Search code examples
rintervals

How to convert numbers of values to be its intervals that it falls into in R?


I am dealing a problem that assigns serval numbers in a column to be its corresponding characterized intervals. The intervals and its original values examples are shown below

VehicleDriverCarrierPremium_Interval<-c("(Null)",">= 0, <100",">= 100, < 200",">= 200, < 300",">= 300, < 400",">= 400, < 500",">= 500, < 600",">= 600, < 700",">= 700, < 800",">= 800, < 900")
VehicleDriverCarrierPremium<-c(423,12,NA,535,231,875)

What I want at the end would be like this:

VehicleDriverCarrierPremium [1] ">= 400, < 500" ">= 0, <100" "(Null)" ">= 500, < 600" ">= 200, < 300" ">= 800, < 900"

The problems are the original values is from 0 to 50000, and the interval levels actually do not have certain patterns, the length of the intervals will be changed as the value get larger. And there is a comma if the value is great than 1000. For example, the last two intervals are:

">= 9,000, <10,000", ">= 10,000, <50,000"

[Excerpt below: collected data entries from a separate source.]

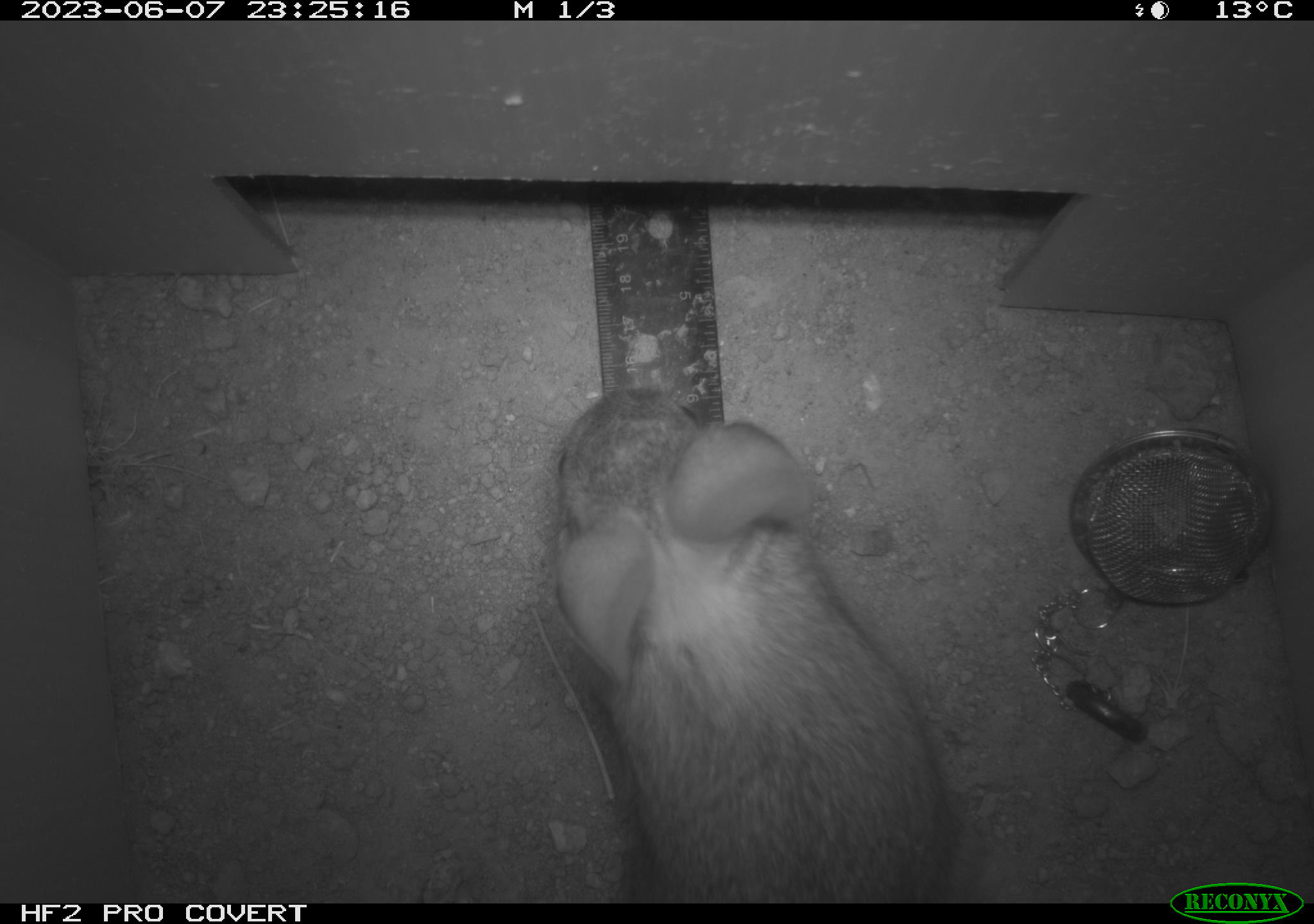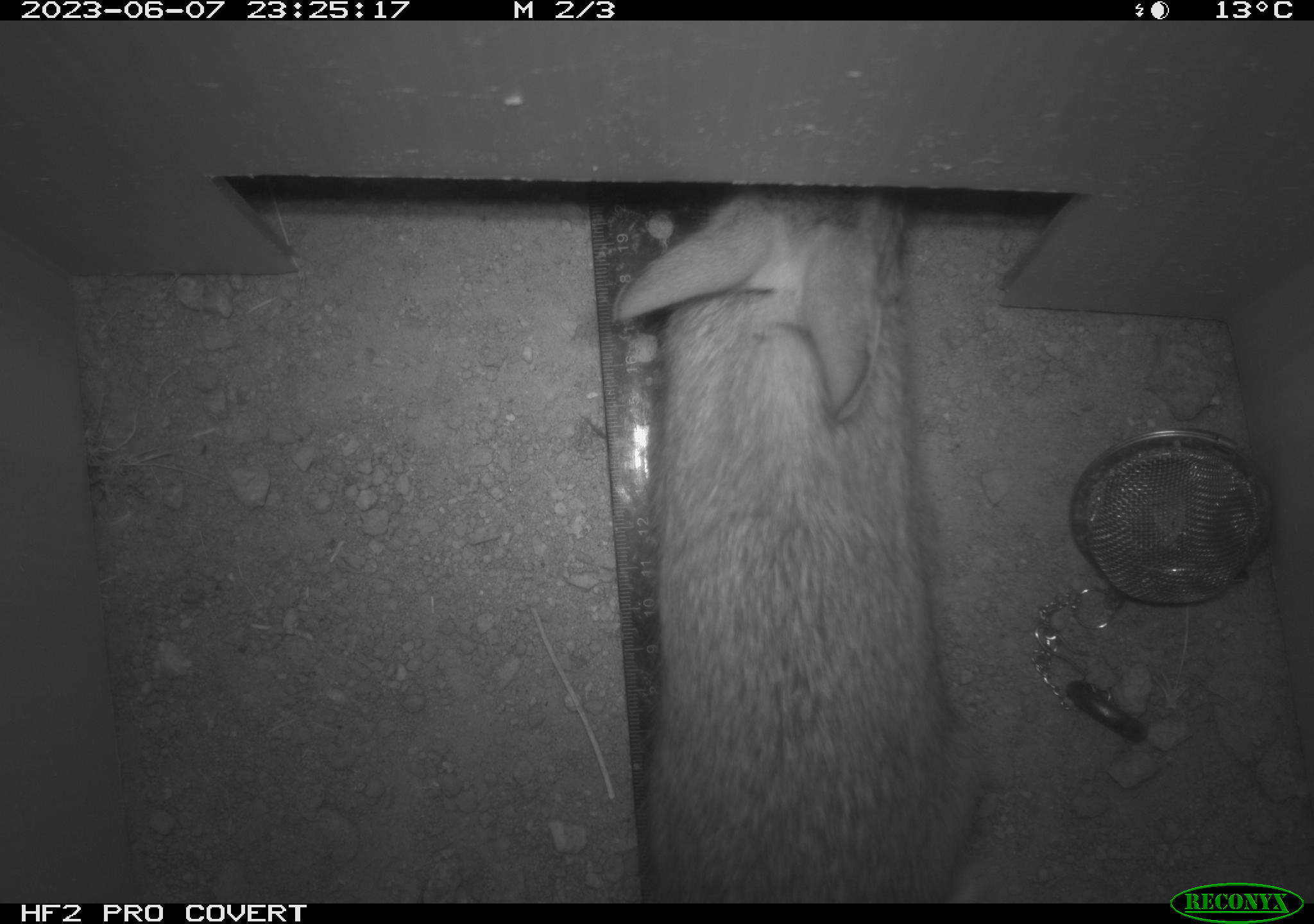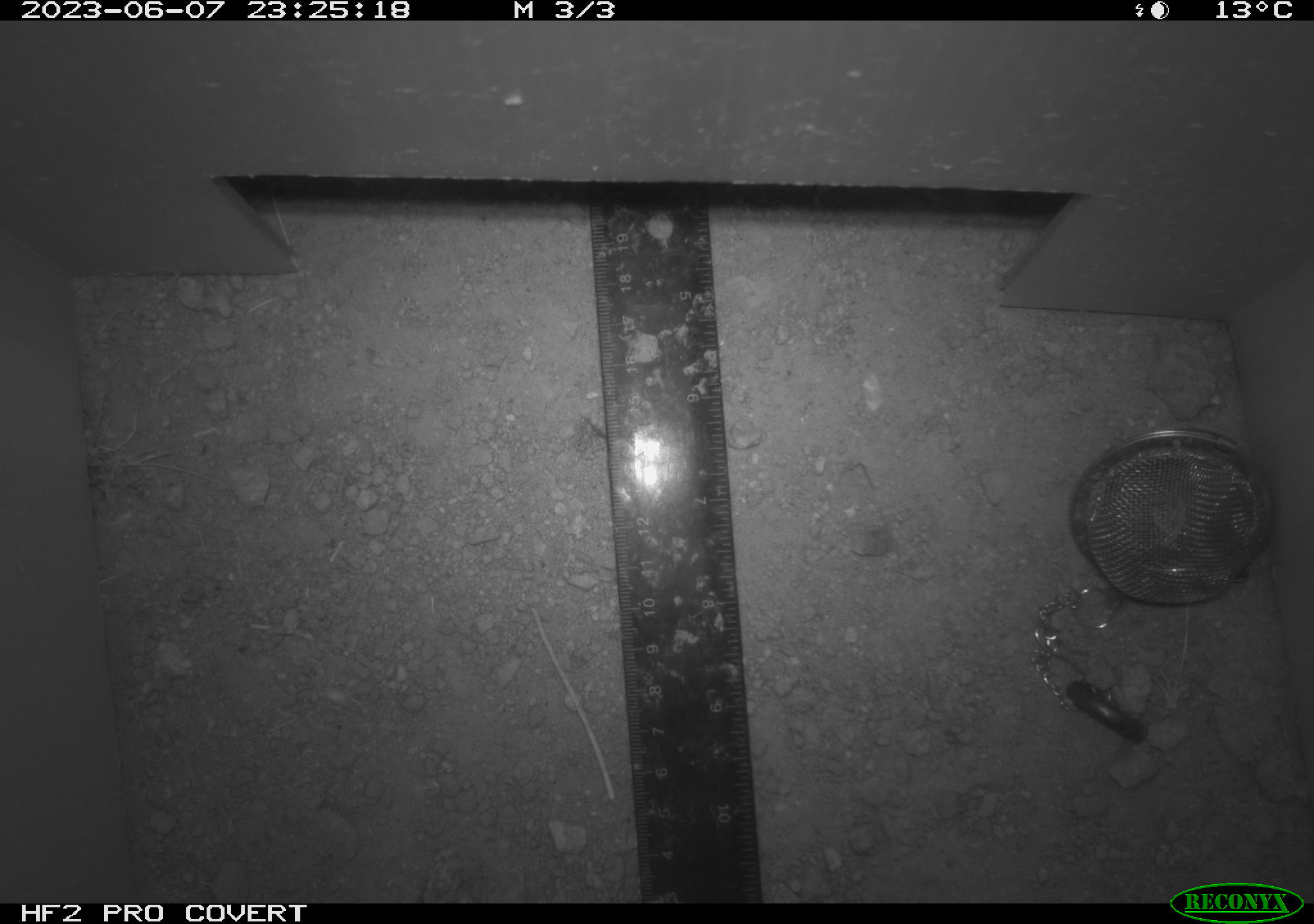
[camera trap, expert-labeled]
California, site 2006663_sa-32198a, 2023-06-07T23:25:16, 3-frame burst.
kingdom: Animalia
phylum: Chordata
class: Mammalia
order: Lagomorpha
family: Leporidae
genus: Sylvilagus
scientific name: Sylvilagus audubonii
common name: desert cottontail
Desert cottontail (Sylvilagus audubonii).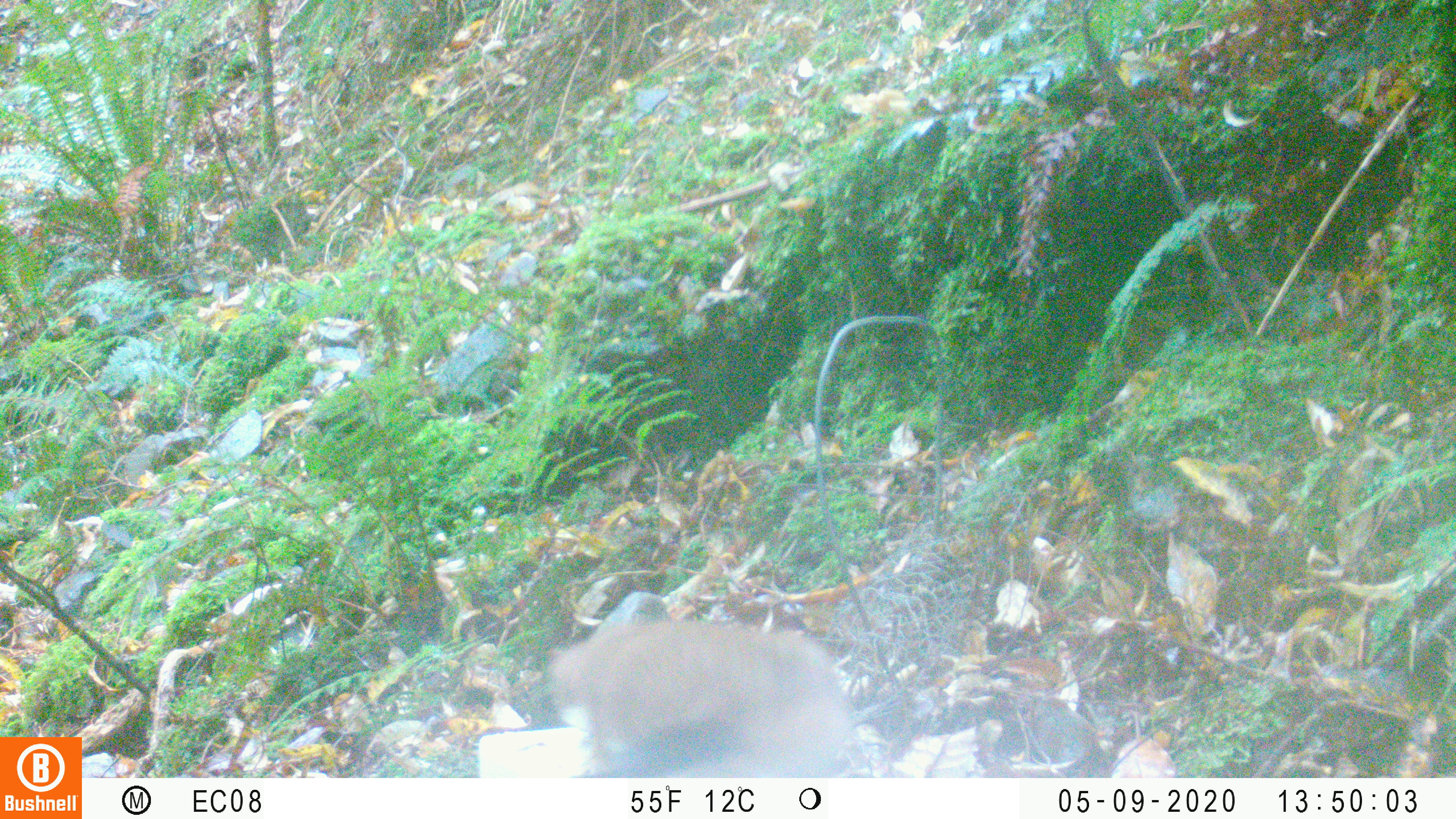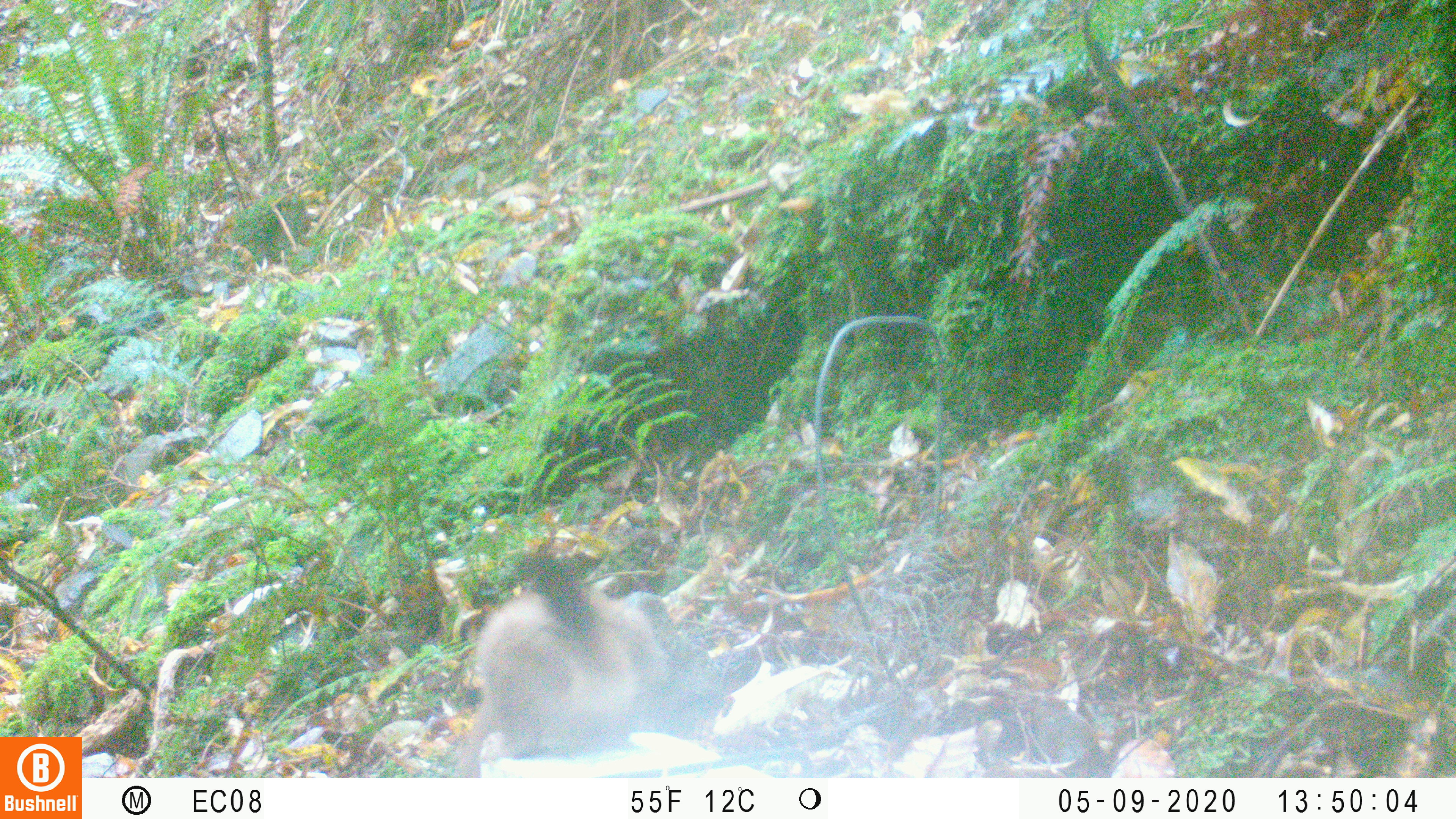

What I have done so far is very manual, I divide the different intervals into several groups and use the if and for statement to convert the original values to be its corresponding intervals. But when the levels of intervals and length of intervals changed, I have to changed manually.

So I am wondering if there is any better way can read the levels of intervals first, whose type is character. And then change the original values that falls into its corresponding intervals to be its interval.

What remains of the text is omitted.